Dickens’s Victorian Novel versus Lean’s Modern Film Adaptation
DOI:
https://doi.org/10.46991/AFA/2018.14.1-2.126Keywords:
Dickens, Lean, postwar, Victorian, grotesque, modern, adaptation, audience, modernization, differenceAbstract
Charles Dickens’s Great Expectations pinpoints his Victorian literary heritage. On the other hand, David Lean’s film adaptation of Dickens’ novel conveys it realistically in a period of post War II cinematic modernization.
In the present paper, different points are discussed and presented; First, different critical opinions, by earlier and modern critics, as well as David Lean’s personal opinion about film adaptation are revealed and discussed.

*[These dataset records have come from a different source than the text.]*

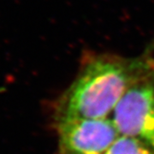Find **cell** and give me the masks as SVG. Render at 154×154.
<instances>
[{
	"instance_id": "1",
	"label": "cell",
	"mask_w": 154,
	"mask_h": 154,
	"mask_svg": "<svg viewBox=\"0 0 154 154\" xmlns=\"http://www.w3.org/2000/svg\"><path fill=\"white\" fill-rule=\"evenodd\" d=\"M150 60L111 53L85 54L76 78L55 103L56 123L107 118Z\"/></svg>"
},
{
	"instance_id": "2",
	"label": "cell",
	"mask_w": 154,
	"mask_h": 154,
	"mask_svg": "<svg viewBox=\"0 0 154 154\" xmlns=\"http://www.w3.org/2000/svg\"><path fill=\"white\" fill-rule=\"evenodd\" d=\"M120 136L137 139L154 150V61L133 81L109 116Z\"/></svg>"
},
{
	"instance_id": "3",
	"label": "cell",
	"mask_w": 154,
	"mask_h": 154,
	"mask_svg": "<svg viewBox=\"0 0 154 154\" xmlns=\"http://www.w3.org/2000/svg\"><path fill=\"white\" fill-rule=\"evenodd\" d=\"M56 125L57 154H104L120 137L109 118L65 120Z\"/></svg>"
},
{
	"instance_id": "4",
	"label": "cell",
	"mask_w": 154,
	"mask_h": 154,
	"mask_svg": "<svg viewBox=\"0 0 154 154\" xmlns=\"http://www.w3.org/2000/svg\"><path fill=\"white\" fill-rule=\"evenodd\" d=\"M104 154H154V150L137 139L120 136Z\"/></svg>"
},
{
	"instance_id": "5",
	"label": "cell",
	"mask_w": 154,
	"mask_h": 154,
	"mask_svg": "<svg viewBox=\"0 0 154 154\" xmlns=\"http://www.w3.org/2000/svg\"><path fill=\"white\" fill-rule=\"evenodd\" d=\"M149 52H150V51H152V50H154V40L152 41V43L149 45Z\"/></svg>"
}]
</instances>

Second, Dickens’s eccentric and grotesque Victorian characters that are presented through Lean’s visually and thematically rationalized postwar characters. Third, Dickens’s extraordinary characters are contrasted with Lean’s realistic ones. Moreover, Lean’s modernistic touches to the Dickensian novel which cater the postwar audience’s need (for which reason Lean’s film is a completely intellectual one and not at all Dickensian) are also unveiled.
Thus, trying to put some hope in the hopeless hearts of his audience in the aftermath of the Second World War, Lean’s modernization of the Dickensian era to fit in the world of his contemporary audience is proven.